TEKS SUMBER →
PENGERTIAN ASWAJA SEBAGAI MADZHAB
Pengertian
Ahlussunah Waljama’ah secara sistematik terbagi tiga kata yaitu: pertama Ahlun
atau Ahli berarti pemeluk atau pengikut kalau kita nisbatkan pada
madzhab maka bisa dikatak sebagai pengikut madzhab. Kedua Asunah
mempunyai arti jalan, disamping memiliki arti al- Hadits. Jika dirangkai
dengan kata Ahl maka bermakna pengikut jalan nabi, para sahabat, dan
tabi’in. Ketiga Al-Jama’ah berarti sekumpulan orang yang memiliki
tujuan. Bila dirangkai dari ketiga suku kata tersebut maka menjadi: Segolongan
orang yang mengikuti Nabi, sahabat, dan tabi’in.
Nahdlatul Ulama
(NU) yang merupakan ormas terbesar yang ada di Indonesia dan merupakan ormas
yang pertama di Indonesia yang menegaskan diri berfaham Aswaja, tidak secara
terperinci menyebutkan arti Aswaja. Dalam Qonun asasi (konstitusi dasar) yang
dirumuskan oleh Hadratussyaikh KH. Hasyim As’ari hanya merumuskan bahwa Aswaja
merupakan faham keagamaan dimana dalam bidang akidah menganut pendapat Abu
Hasan Al-Asy’ari dan Al Maturidi. Dalam bidang fiqih menganut salah satu dari
madzhab empat (imam Hanafi, imam Malik, imam Syafi’I, dan imam Hanbal). Dan
dalam bidang tasawuf atau akhlak menganut Imam Junaidi al- Bagdadi, dan Abu
Hamid al- Ghozali. Beliau mendifinisakan Aswaja secara oprasional atau secara
prakteknya dengan pertimbangan atau alasan bahwa penganut aswaja khususnya di
Indonesia terdiri dari berbagai elemen masyarakat. Bukan hanya orang Alim
saja melainkan orang Awam (umum) sehinga dalam pemaknaan Aswaja bersifat
oprasional dengan tujuan memudahkan dalam pelaksanaanya. Dalam konteks inilah
Aswaja disebut sebagai Madzhab atau Idiologi.
IV.
ASWAJA SEBAGAI MANHAJ AL-FIKR
Aswaja sebagai
Manhaj al-Fikr Merupakan transformasi dari Madzhab dan dari kronologi sejarah
yang telah terpapar diatas dapat kita pahami proses peralihan Aswaja yang pada
awalnya sebagai Manhaj fikr berubah menjadi Madzab. Tetapi siring dengan
perkembangan zaman maka semakin komplek pula permasalahan yang dihadapi, hinga
produk-produk ulama masa dulu dinilai tidak seluruhnya mampu menjawab
pertanyaan, kebutuhan, dan tuntutan zaman. Oleh karena itu sangatlah perlu
untuk mendudukan Aswaia sebagai Manhaj al-fikr.

BLOK DATA →

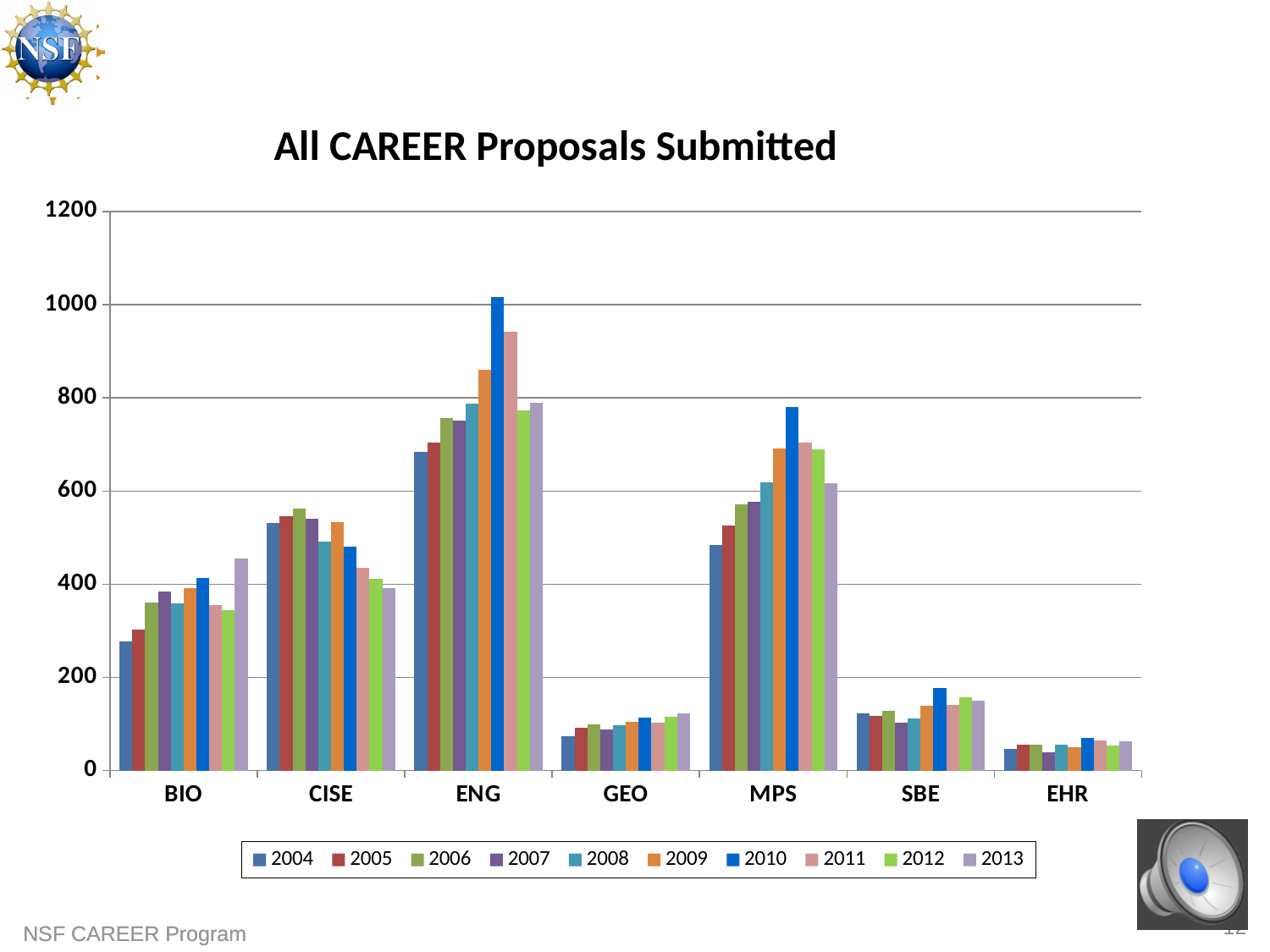
Is the value for ENG in 2010 greater or less than 1000? greater Which year has the highest value within the ENG category? 2010 What kind of chart is shown on the slide? bar chart What is the title of the chart? All CAREER Proposals Submitted Which category has the lowest bars overall? EHR Is the value for SBE in 2010 greater or less than 200? less Is the value for MPS in 2010 greater or less than 800? less Within the MPS category, do the values rise or fall from 2004 to 2010? rise How many categories are shown on the x axis? 7 How many series does the legend list? 10 Which is larger: the 2010 value for MPS or the 2010 value for CISE? MPS Which category has the tallest bar in the chart? ENG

BUTIR TUGAS 1 → Sebutkan semua imam madzhab empat yang diikuti dalam bidang fiqih menurut teks tentang Aswaja.
BUTIR TUGAS 2 →
Apakah pernyataan berikut sesuai dengan teks tentang Aswaja? Jawab ya atau tidak untuk masing-masing, lalu kutip kata-kata dari teks yang menentukan jawabannya.
(a) NU menyebutkan arti Aswaja secara terperinci.
(b) Dalam bidang akidah, Aswaja menganut pendapat Abu Hasan Al-Asy’ari dan Al Maturidi.
(c) Penganut Aswaja di Indonesia hanya terdiri dari orang alim.
BUTIR TUGAS 3 → Kembalikan salinan persis bagian teks tentang Aswaja di antara "PENGERTIAN ASWAJA SEBAGAI" dan "sahabat, dan tabi’in.", keduanya ikut disertakan.

JAWABAN 1 → imam Hanafi, imam Malik, imam Syafi’I, imam Hanbal

JAWABAN 2 →
(a) Tidak. "tidak secara terperinci menyebutkan arti Aswaja"
(b) Ya. "dalam bidang akidah menganut pendapat Abu Hasan Al-Asy’ari dan Al Maturidi"
(c) Tidak. "Bukan hanya orang Alim saja melainkan orang Awam (umum)"

JAWABAN 3 →
PENGERTIAN ASWAJA SEBAGAI MADZHAB
Pengertian
Ahlussunah Waljama’ah secara sistematik terbagi tiga kata yaitu: pertama Ahlun
atau Ahli berarti pemeluk atau pengikut kalau kita nisbatkan pada
madzhab maka bisa dikatak sebagai pengikut madzhab. Kedua Asunah
mempunyai arti jalan, disamping memiliki arti al- Hadits. Jika dirangkai
dengan kata Ahl maka bermakna pengikut jalan nabi, para sahabat, dan
tabi’in. Ketiga Al-Jama’ah berarti sekumpulan orang yang memiliki
tujuan. Bila dirangkai dari ketiga suku kata tersebut maka menjadi: Segolongan
orang yang mengikuti Nabi, sahabat, dan tabi’in.